⟨
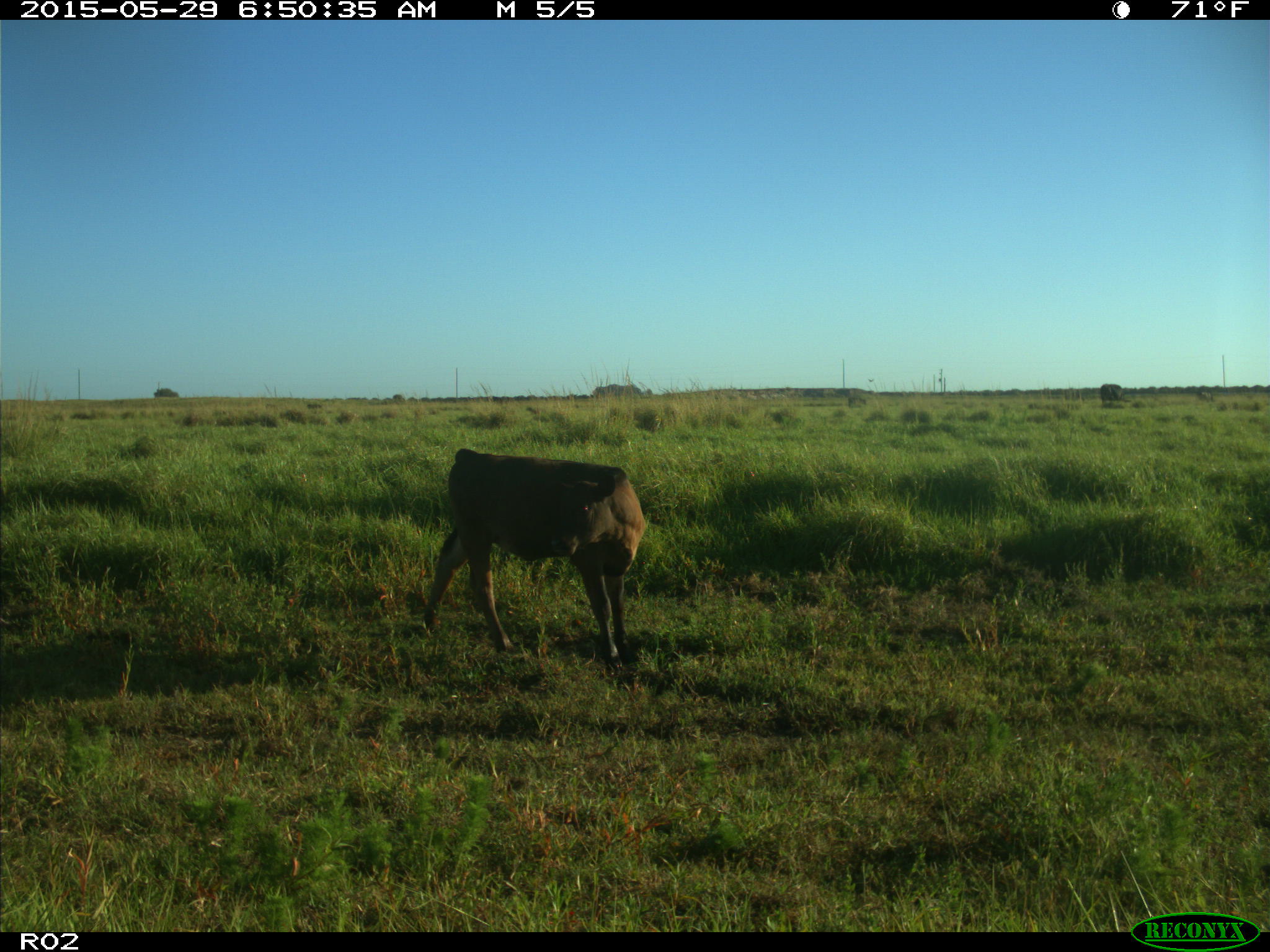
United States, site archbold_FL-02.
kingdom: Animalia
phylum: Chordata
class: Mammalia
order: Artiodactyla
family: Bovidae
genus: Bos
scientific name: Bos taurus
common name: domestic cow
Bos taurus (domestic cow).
⟩
Print exactly the stretch of lines beginning with the one that holds "order: Artiodactyla" and ending at the last line above.

ANSWER BELOW |
order: Artiodactyla
family: Bovidae
genus: Bos
scientific name: Bos taurus
common name: domestic cow
Bos taurus (domestic cow).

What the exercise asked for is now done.